Three more special questions for clarification:
Are the structures generated by genstr are unique to each other, i.e. equivalent structures are removed?
If so, can one get the number of distinct (unequal) strucutres with one size (e.g. 16atoms) by genstr? And the total number of the complete derivative structures (including duplicates)?
Does genstr adopt the same scheme to dig out the distinct (nonequivalent) structures to that of enumlib code? or others.
genstr enumerates all unequivalent structure up to some nb of atom per unit cell because this is what most people need. You can easily extract only those with a given nb of atom, since they are sorted by nb of atom.
That you can just compute. Of course it depends how you handle different but equivalent lattice vectors.
It adopts some of the techniques by Hart and Forcade (to avoid looping over all occupations). I didn’t go into optimizing the internal representation of the structures as pure integers, however.
In my experience, it is rare that one needs to enumerate so many structures that the additional optimizations made by Hart et al. are worth it.
To your question: I am currently working on the enumration of all possible unique inequivalent supercells (random distribution on one sublattice, e.g. (Ti0.5_W0.5_N1 possible superlattice or solution) with a given nb of atom (of course with small number generally <64 atoms) in order to get properties of some special ordered structures from them.
By the way, does genstr cover all the geometrically inequivalent structures? or only part of them? If all covered, does it mean that it will give the same number of unique structure to that from enumlib or other codes?
Why would you ask that? The goal of the code is obviously to enumerate all inequivalent structures, not just some of them.
I can already anticipate that you believe my code is missing some structure, so just send me your test case and which structure you claim is missing. I always welcome bug reports, as they help improve the code.
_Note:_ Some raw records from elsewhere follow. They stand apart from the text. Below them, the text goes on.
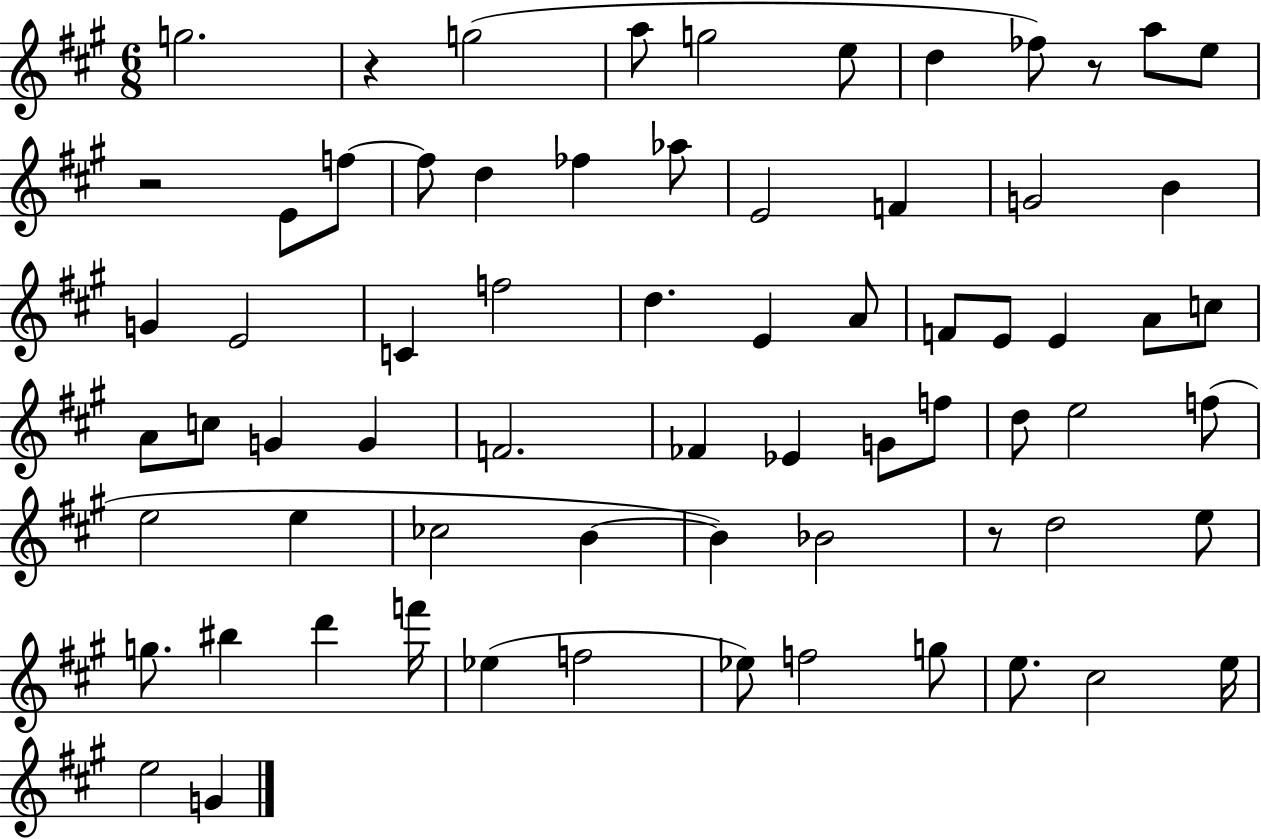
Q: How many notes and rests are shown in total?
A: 69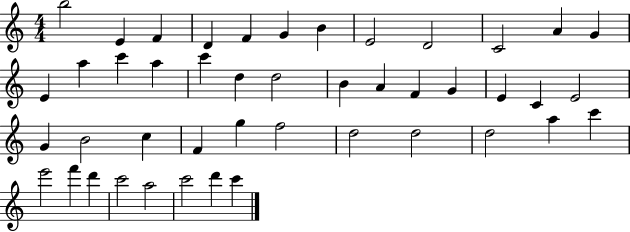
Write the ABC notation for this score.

X:1
T:Untitled
M:4/4
L:1/4
K:C
b2 E F D F G B E2 D2 C2 A G E a c' a c' d d2 B A F G E C E2 G B2 c F g f2 d2 d2 d2 a c' e'2 f' d' c'2 a2 c'2 d' c'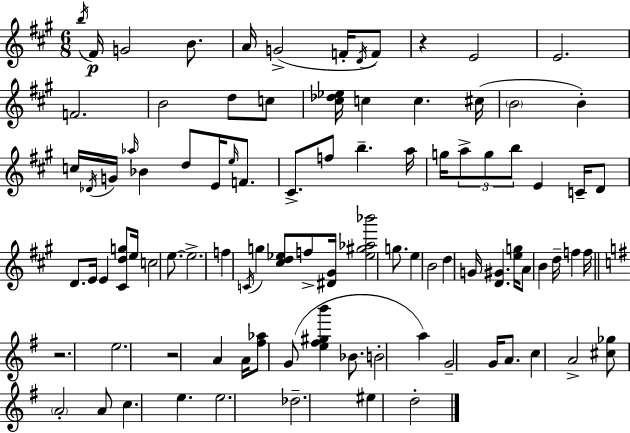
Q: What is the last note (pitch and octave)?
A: D5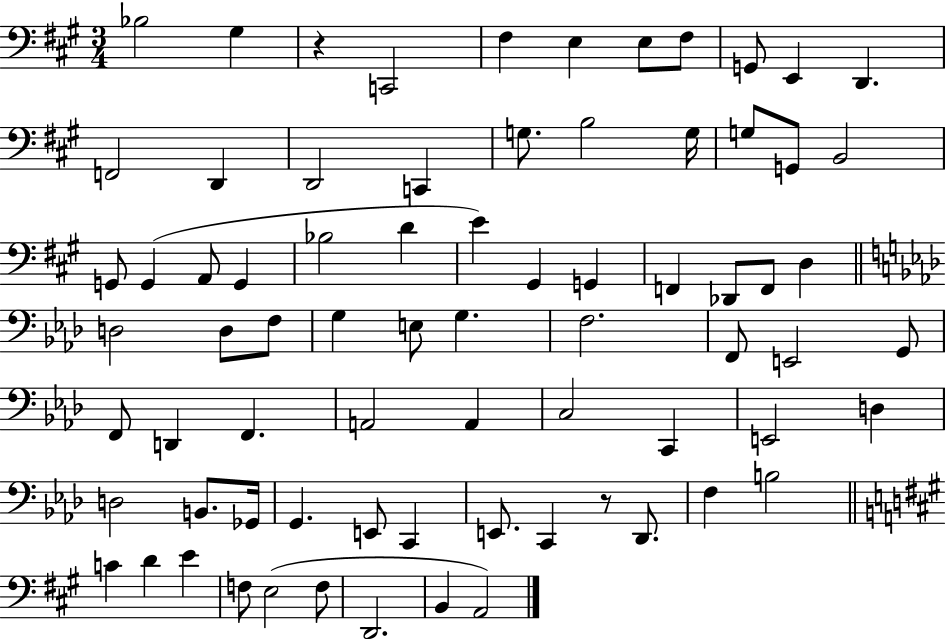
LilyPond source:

Please note that ATAT was used to debug the output of enumlib…
Thanks for your clarification!
To "Why would you ask that? ", when I used both genstr and enumlib to enumerate inequivalent structures, I got different numbers for the same system:
3.8 3.8 3.8 90 90 90
0 0.5 0.5
0.5 0 0.5
0.5 0.5 0
0 0 0 Cu,Au
For genstr,
>>genstr -l lat.in -n 3
there are total 10,
For enumlib,
>>enum.x latt.in
I got 11 number.
Calculating derivative structures for index n= 1 to 3
Including only structures of which the concentration of each atom is in the range:
Type: 1: 0/2–2/2
Type: 2: 0/2–2/2
Volume CPU #HNFs#SNFs#reduced % dups volTot RunTot
1 0.0020 1 1 1 0.0000 2 2
2 0.0030 7 1 3 0.5714 3 5
3 0.0040 13 1 3 0.7692 6 11
When I increase the n, the difference becomes bigger. I am not sure why they got different number and asked the question last time. I am still trying to learning both codes, maybe i misunderstood something to generate the inequivalent structures by both codes.
One important difference is than Hart & Forcade consider 2 structures equivalent if changing all atom types (Cu to Au and vice versa) while my code considers such two structures as distinct.
The strange thing in your result with enumlib is that they don’t agree with the original paper describing the method: https://journals.aps.org/prb/abstract/1 … .77.224115
(See table IV and V)
But genstr does agree with these tables.